Problem to work on:
If a line of the material holds the string "median", it counts; report the number of such lines alone.

Records for the task:

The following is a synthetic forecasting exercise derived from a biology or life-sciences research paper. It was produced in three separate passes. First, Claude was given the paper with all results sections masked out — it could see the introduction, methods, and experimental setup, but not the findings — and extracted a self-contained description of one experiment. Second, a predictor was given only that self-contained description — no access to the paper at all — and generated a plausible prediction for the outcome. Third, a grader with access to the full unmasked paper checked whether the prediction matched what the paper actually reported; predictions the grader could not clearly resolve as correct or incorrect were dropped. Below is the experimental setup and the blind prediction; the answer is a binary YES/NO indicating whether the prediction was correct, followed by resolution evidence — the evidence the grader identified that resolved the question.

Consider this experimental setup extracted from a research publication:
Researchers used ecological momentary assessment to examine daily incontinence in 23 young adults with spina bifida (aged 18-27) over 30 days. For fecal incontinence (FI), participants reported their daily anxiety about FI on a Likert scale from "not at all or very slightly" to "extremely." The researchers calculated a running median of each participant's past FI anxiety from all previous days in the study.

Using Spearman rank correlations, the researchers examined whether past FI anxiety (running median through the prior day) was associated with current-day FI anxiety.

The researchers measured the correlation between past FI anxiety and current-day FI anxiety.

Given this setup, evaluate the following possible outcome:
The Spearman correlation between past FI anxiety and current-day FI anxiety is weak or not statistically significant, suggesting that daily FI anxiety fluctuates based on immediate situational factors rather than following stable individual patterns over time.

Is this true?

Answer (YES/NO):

Solution for this task:
2